La créatrice montréalaise Liz Vandal a réussi à s'imposer dans un créneau très particulier: les vêtements de scène. Théâtre, musique, danse, elle a collaboré avec les plus grands, de Marie Chouinard au Cirque du Soleil. Elle vient de signer les costumes d'Alice (In Wonderland) pour le Ballet de Washington.

Traversant avec nous le miroir de Lewis Caroll, Liz Vandal nous présente en exclusivité ses incroyables créations. Dans son atelier de Verdun, entourée de son associée de toujours Yveline Bonjean et de ses «petites mains», elle s'affaire sans relâche. «Dix-huit heures par jour!, c'est épuisant, mais tellement galvanisant.»

Épinglé au mur qui lui fait face, un mantra lui sert de perpétuel rappel à l'ordre: «Reste connectée à la source.»

«On aurait tendance à toujours vouloir en faire plus, et parfois même tout révolutionner jusqu'aux modèles déjà terminés. Mais non, il faut savoir s'arrêter», dit Liz Vandal. Sage philosophie.

Partout autour s'étalent des pièces totalement uniques, du lapin au haut-de-forme du magicien, une floraison de vêtements souvent d'inspiration victorienne - en accord avec l'univers du conte. Adultes et enfants, en tout plus de 150 danseurs, seront mis en scène par Septime Webre.



Un coup d'oeil circulaire nous permet d'évaluer l'ampleur de la tâche, colossale: «Des mois se sont écoulés, presque un an, entre l'élaboration des patrons, la création pure, puis la production. En moyenne, un costume nécessite pas loin de... 80 heures de travail! Toute pièce est conceptualisée sur le corps de chaque danseur. Un processus très proche de la haute couture.»

Vêtement vedette, la robe en satin bleu pâle d'Alice est agrémentée de savantes découpes qui, vues de près, livrent un message quasi subliminal que seule la créatrice peut décoder. «En réalité, le prénom Alice est écrit partout, mais on ne peut le percevoir de loin.» Chaque personnage cache ainsi un petit trésor intime, enfoui dans l'infiniment petit, révélant de la sorte un autre message vu de la salle. Exemple, dans chaque plume du flamand rose se niche un autre flamand, indiscernable à distance. Idem pour la grenouille, dont chaque tache représente en fait le fameux batracien en mouvement. Quant à la méchante reine, elle arbore un col fraise orné de «Q», tous en cristaux de Swarovski. Incroyable folie créatrice et grande beauté de l'ensemble.
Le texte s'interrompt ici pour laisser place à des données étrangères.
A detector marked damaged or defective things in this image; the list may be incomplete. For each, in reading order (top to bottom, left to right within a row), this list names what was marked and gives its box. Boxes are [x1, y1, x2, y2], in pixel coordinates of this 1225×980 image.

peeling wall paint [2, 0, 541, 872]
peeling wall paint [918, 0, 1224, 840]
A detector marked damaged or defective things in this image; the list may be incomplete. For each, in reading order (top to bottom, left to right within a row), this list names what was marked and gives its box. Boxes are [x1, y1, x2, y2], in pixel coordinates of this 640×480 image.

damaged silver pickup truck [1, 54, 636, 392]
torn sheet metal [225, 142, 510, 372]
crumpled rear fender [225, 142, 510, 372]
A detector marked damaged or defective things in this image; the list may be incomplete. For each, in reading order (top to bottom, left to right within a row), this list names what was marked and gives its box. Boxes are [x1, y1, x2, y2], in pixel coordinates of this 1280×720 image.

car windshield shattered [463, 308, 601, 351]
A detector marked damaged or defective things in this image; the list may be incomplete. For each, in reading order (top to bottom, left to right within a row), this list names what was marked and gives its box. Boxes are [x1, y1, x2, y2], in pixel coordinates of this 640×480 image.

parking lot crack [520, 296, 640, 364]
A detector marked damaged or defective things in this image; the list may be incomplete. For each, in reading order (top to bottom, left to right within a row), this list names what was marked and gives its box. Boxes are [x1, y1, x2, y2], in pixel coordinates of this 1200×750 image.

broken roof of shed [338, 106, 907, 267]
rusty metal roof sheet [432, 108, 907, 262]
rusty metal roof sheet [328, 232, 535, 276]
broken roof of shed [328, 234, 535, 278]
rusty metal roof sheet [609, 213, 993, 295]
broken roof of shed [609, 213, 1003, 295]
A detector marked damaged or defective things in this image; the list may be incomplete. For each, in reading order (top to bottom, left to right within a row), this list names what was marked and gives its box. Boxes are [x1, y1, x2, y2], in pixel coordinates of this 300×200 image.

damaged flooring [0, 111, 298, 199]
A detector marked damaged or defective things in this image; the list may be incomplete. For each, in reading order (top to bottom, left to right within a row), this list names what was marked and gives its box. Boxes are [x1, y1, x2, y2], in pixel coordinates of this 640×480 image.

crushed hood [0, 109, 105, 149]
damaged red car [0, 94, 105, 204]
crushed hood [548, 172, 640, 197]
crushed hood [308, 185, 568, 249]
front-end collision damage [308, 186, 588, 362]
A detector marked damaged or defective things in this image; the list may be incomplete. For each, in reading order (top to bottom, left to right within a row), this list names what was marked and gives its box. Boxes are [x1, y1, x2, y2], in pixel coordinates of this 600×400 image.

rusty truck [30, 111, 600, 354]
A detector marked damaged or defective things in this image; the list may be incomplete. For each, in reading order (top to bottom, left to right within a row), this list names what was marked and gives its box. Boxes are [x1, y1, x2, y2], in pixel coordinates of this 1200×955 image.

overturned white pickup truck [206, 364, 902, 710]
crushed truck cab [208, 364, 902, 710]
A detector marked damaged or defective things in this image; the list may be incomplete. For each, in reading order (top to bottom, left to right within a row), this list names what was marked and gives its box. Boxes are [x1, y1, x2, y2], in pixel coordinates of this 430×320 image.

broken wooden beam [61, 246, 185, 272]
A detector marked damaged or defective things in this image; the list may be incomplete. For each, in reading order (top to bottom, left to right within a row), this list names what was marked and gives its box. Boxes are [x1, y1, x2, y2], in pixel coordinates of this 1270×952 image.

Tout cela sans omettre de préciser que les contraintes sont multiples, le costume de scène devant être parfaitement adapté aux mouvements du danseur, donc extensible comme une seconde peau. «Travailler les matières extensibles» n'est pas chose aisée, particulièrement quand elles étincellent d'impressions ultrasophistiquées», explique Liz Vandal.

Pour réaliser ces exploits, la créatrice au charisme contagieux a collaboré avec la compagnie québécoise MTI, entreprise de haute technologie travaillant pour l'aéronautique et collaborant régulièrement avec le Cirque du Soleil. Diane Beaudoin, présidente de MTI, détaille le processus: «Nous avons réalisé les découpes assistées par caméra, plus l'impression numérique sur tissu autrement nommée «sublimation», ainsi que l'application de finis glacés ou métallisés sur différents types d'étoffes. Tout cela a permis d'obtenir des pièces de costumes d'une très grande complexité.»

En navigant avec brio entre un univers à la Tim Burton et sa vision personnelle du conte intemporel, Liz Vandal semble prête à être propulsée vers les cimes américaines du showbiz.